WHAT TO DO: Could you copy the data that follows exactly as written, but drop the pictures?

DATA FOR ANALYSIS:
⟨
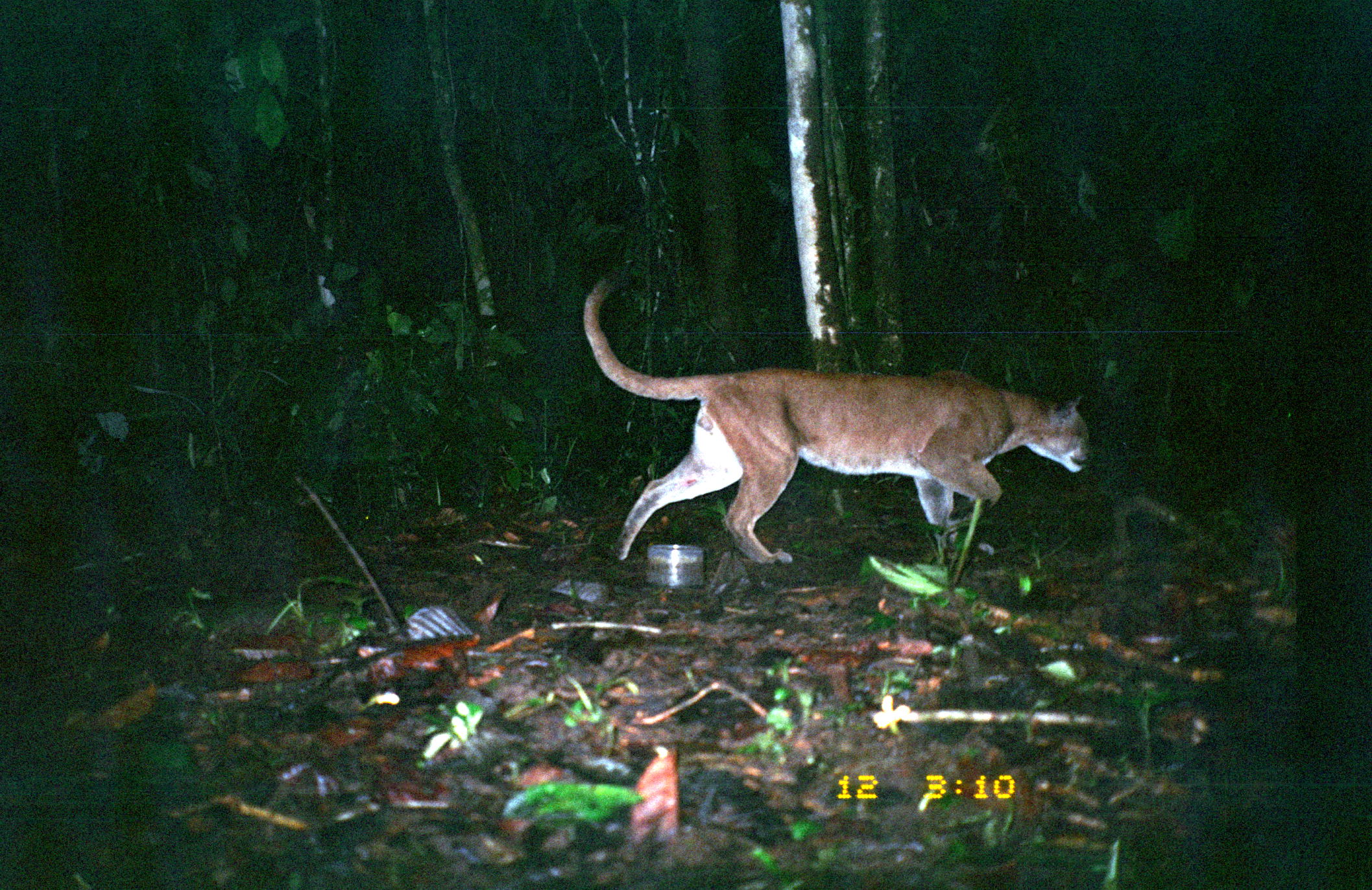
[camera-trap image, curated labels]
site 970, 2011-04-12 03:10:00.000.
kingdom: Animalia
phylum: Chordata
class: Mammalia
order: Carnivora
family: Felidae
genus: Puma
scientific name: Puma concolor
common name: mountain lion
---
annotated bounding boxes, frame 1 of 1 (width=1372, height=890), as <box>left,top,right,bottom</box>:
puma concolor: <box>582,267,1091,566</box>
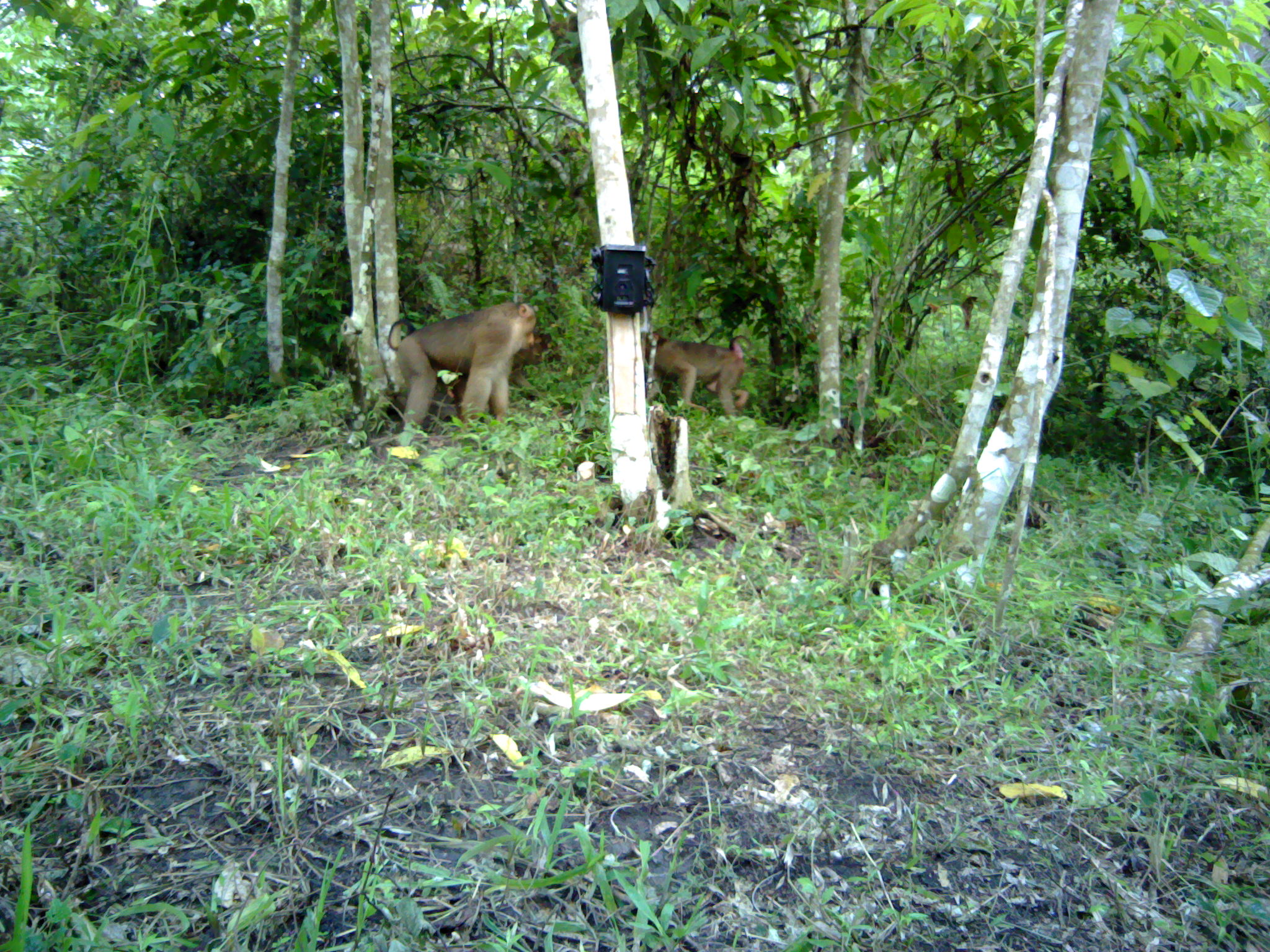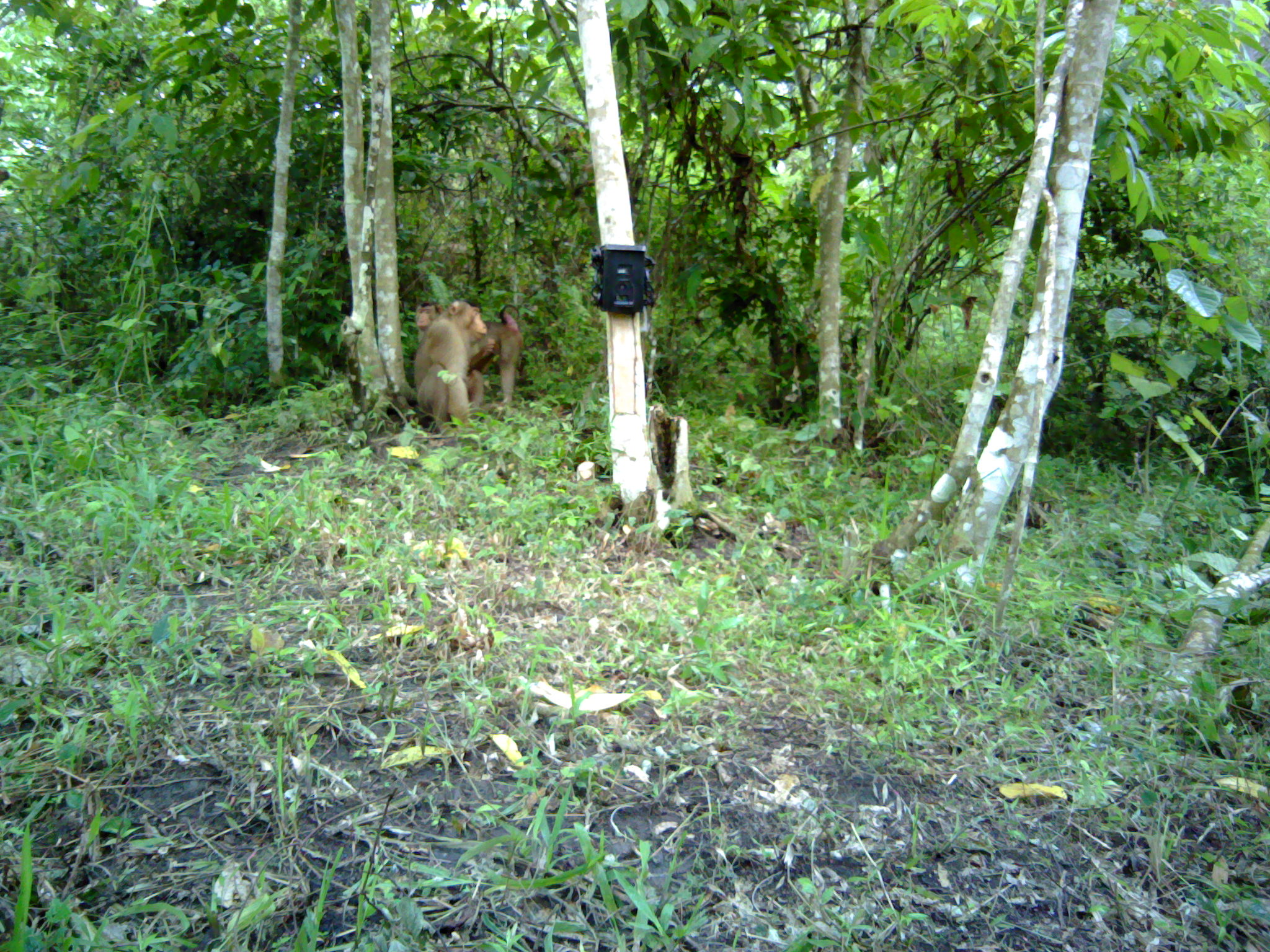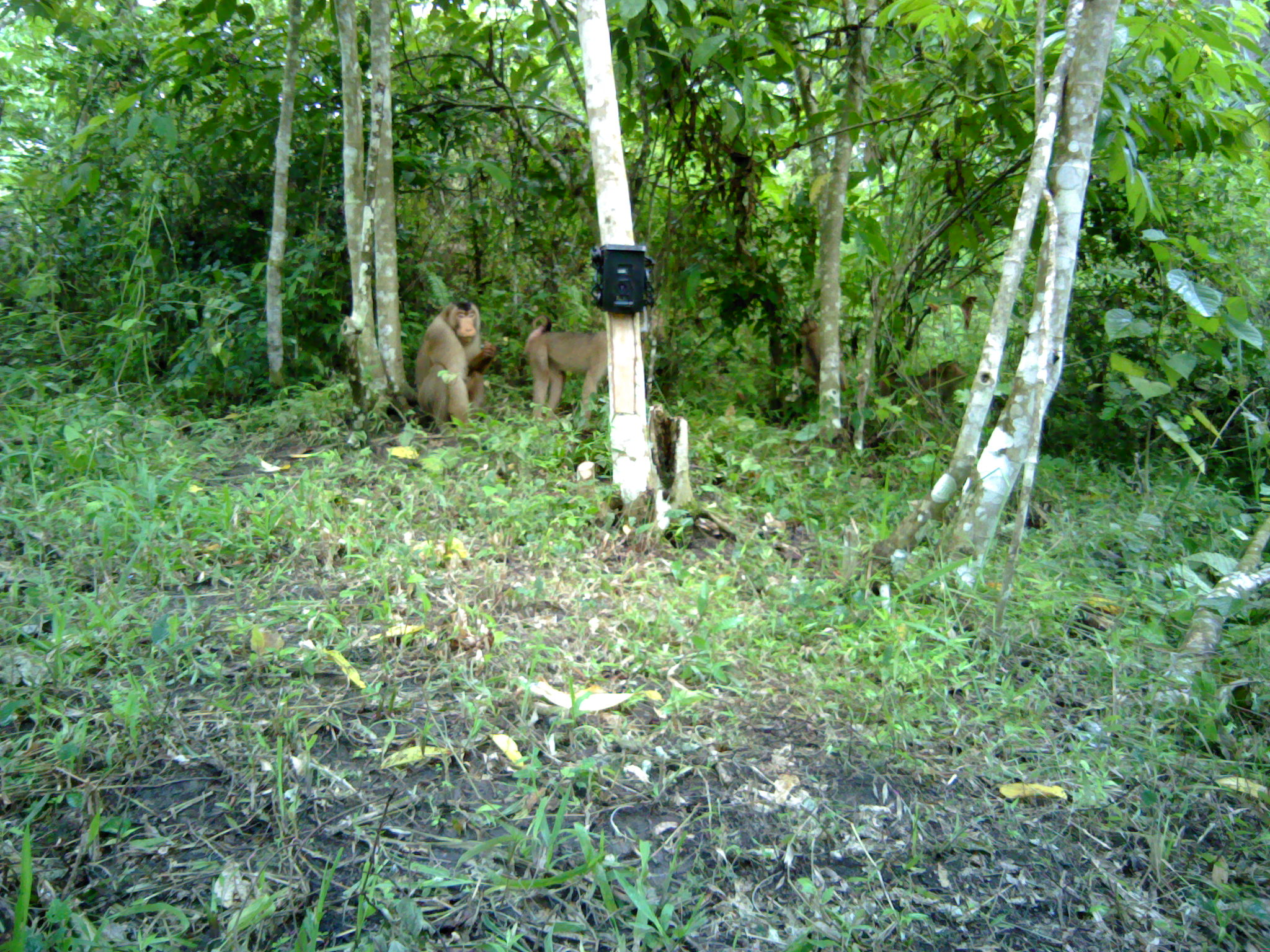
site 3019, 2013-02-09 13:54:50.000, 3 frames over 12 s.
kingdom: Animalia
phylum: Chordata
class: Mammalia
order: Primates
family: Cercopithecidae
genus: Macaca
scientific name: Macaca nemestrina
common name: southern pig-tailed macaque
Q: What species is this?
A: Macaca nemestrina (southern pig-tailed macaque).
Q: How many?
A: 3.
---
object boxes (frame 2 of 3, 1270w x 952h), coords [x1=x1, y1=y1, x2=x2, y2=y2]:
macaca nemestrina: [x1=410, y1=298, x2=523, y2=408]; [x1=410, y1=297, x2=496, y2=433]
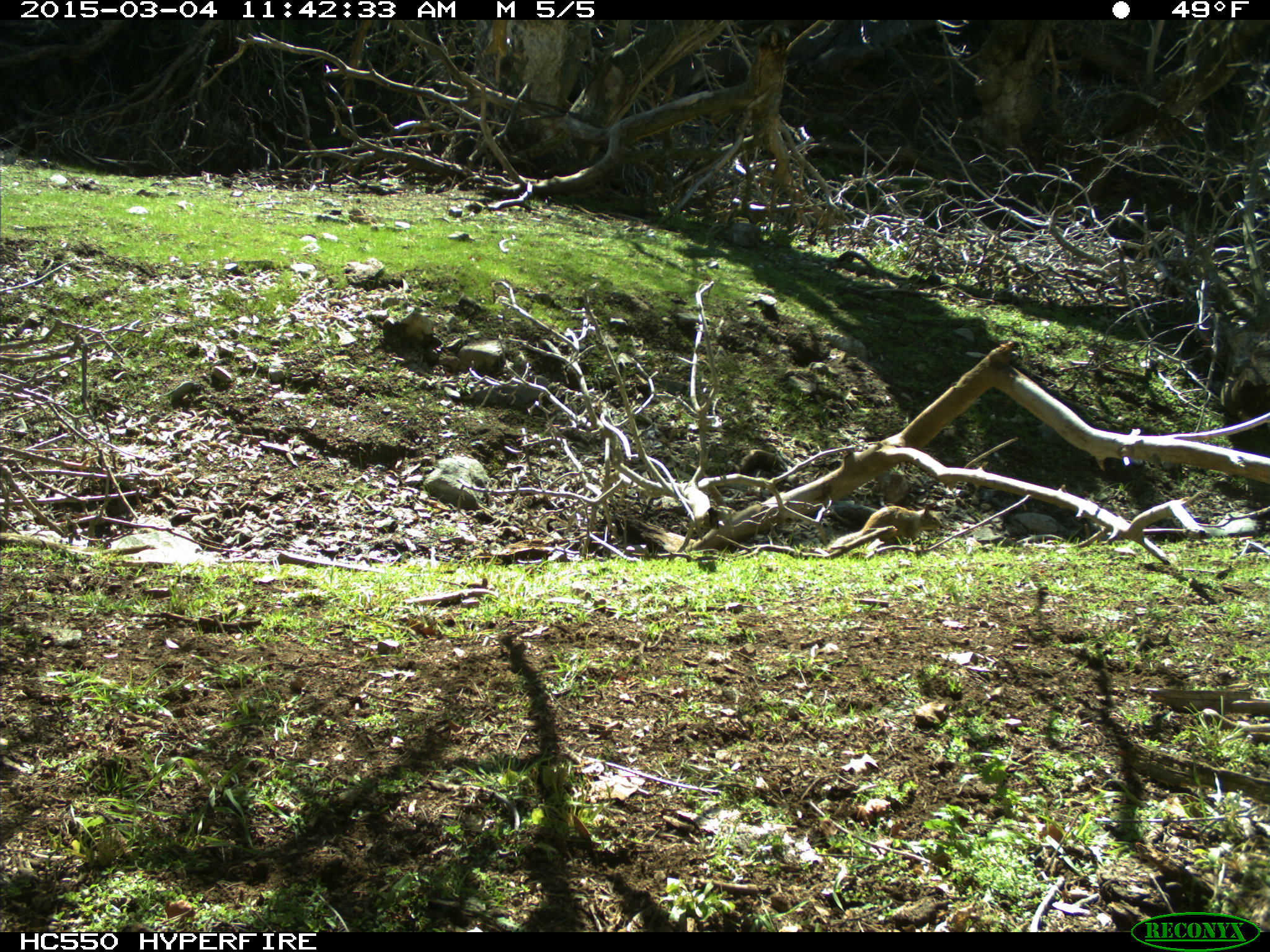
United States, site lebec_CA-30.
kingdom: Animalia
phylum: Chordata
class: Mammalia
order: Rodentia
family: Sciuridae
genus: Otospermophilus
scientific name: Otospermophilus beecheyi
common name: california ground squirrel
⟩
SOLUTION FOR THIS EXERCISE:
[camera-trap image, curated labels]
site 970, 2011-04-12 03:10:00.000.
kingdom: Animalia
phylum: Chordata
class: Mammalia
order: Carnivora
family: Felidae
genus: Puma
scientific name: Puma concolor
common name: mountain lion
---
annotated bounding boxes, frame 1 of 1 (width=1372, height=890), as <box>left,top,right,bottom</box>:
puma concolor: <box>582,267,1091,566</box>
site 3019, 2013-02-09 13:54:50.000, 3 frames over 12 s.
kingdom: Animalia
phylum: Chordata
class: Mammalia
order: Primates
family: Cercopithecidae
genus: Macaca
scientific name: Macaca nemestrina
common name: southern pig-tailed macaque
Q: What species is this?
A: Macaca nemestrina (southern pig-tailed macaque).
Q: How many?
A: 3.
---
object boxes (frame 2 of 3, 1270w x 952h), coords [x1=x1, y1=y1, x2=x2, y2=y2]:
macaca nemestrina: [x1=410, y1=298, x2=523, y2=408]; [x1=410, y1=297, x2=496, y2=433]
United States, site lebec_CA-30.
kingdom: Animalia
phylum: Chordata
class: Mammalia
order: Rodentia
family: Sciuridae
genus: Otospermophilus
scientific name: Otospermophilus beecheyi
common name: california ground squirrel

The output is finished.